**** Trecho do documento

Eu não sei para você, mas manejar 100 bilhões de dólares soa, para mim, motivador. Mas me parece que o banco de investimento responsável pelo processo não aconselhou os investidores como deveria, e o alto valor dos papéis mostrou-se insustentável e despencou. [Nota da redação: o preço das ações do Facebook teve uma queda de 50% desde a oferta pública inicial, quando cada uma valia 38 dólares.] É um problema ético? Eu acho que sim. Incentivar um preço mais alto é esperado, mas os consultores deveriam ter alertado que aquilo era exagerado e não se sustentaria.

As empresas proporcionam um ambiente favorável ao risco?

********
**** Dados fornecidos

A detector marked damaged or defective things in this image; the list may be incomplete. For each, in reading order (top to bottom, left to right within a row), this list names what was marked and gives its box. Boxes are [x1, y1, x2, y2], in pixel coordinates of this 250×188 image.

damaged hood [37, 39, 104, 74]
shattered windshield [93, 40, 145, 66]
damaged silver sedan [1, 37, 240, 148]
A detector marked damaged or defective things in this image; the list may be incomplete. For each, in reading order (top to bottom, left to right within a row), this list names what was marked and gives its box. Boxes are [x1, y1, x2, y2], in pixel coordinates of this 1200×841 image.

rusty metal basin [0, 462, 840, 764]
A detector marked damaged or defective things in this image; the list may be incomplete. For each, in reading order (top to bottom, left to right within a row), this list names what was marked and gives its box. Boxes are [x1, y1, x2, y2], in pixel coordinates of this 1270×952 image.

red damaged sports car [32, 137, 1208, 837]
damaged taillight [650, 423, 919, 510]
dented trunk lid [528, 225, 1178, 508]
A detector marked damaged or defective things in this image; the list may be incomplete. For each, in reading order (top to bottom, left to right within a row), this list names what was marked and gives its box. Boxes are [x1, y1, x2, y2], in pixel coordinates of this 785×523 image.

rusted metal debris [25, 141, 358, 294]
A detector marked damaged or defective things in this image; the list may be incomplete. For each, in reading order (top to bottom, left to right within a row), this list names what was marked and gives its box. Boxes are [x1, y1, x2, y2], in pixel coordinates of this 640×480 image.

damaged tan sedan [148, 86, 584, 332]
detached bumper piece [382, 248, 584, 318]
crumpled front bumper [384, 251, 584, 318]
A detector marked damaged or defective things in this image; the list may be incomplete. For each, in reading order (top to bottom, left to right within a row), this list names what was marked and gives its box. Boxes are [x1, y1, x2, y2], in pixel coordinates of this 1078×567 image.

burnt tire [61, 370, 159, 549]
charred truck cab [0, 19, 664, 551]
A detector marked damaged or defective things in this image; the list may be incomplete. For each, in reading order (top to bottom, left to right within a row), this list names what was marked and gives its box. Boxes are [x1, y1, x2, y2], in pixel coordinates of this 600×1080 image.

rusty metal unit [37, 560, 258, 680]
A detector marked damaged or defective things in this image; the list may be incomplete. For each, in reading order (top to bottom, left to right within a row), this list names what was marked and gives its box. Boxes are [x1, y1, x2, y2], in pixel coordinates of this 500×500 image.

********

Objetivo declarado A: No texto sobre a oferta de ações do Facebook, quanto valia cada ação na oferta pública inicial?
Objetivo declarado B: Continue o texto sobre a oferta de ações do Facebook a partir da última frase apresentada.

Resposta da tarefa A: 38 dólares.

Resposta da tarefa B:
Robert Atkin -Tudo o que o ambiente corporativo ensina é ser um bom gestor: a fazer conforme o esperado, no prazo, no orçamento, ou seja, ensina a não correr riscos. Isso mata a habilidade de qualquer um ser um bom líder. E uma empresa precisa dos dois perfis. Se não tiver o gestor para fazer cuidadosamente as coisas no curto espaço de tempo, a companhia não existirá amanhã. Mas, se não tiver o líder para olhar o futuro, a empresa será a mesma, o mundo terá mudado, e ela morrerá.

A Microsoft perdeu duas ondas importantes. Perdeu o começo da internet, que foi mais bem aproveitado por empresas pequenas, como o Netscape. E perdeu o começo das mídias sociais e a internet nos celulares. A Microsoft é uma empresa ruim? Os funcionários são estúpidos? Não.

É uma companhia com excelentes gestores, que não correm riscos apropriados. Há outros exemplos além da tecnologia. Nos Estados Unidos há dois grupos gigantes, a Heinz e a Campbell, fabricantes de ketchup e molho de tomate. E quem trouxe para o mercado americano uma inovação com tomate, um molho de condimento para a cozinha mexicana do tipo tex-mex, foi uma pequena empresa.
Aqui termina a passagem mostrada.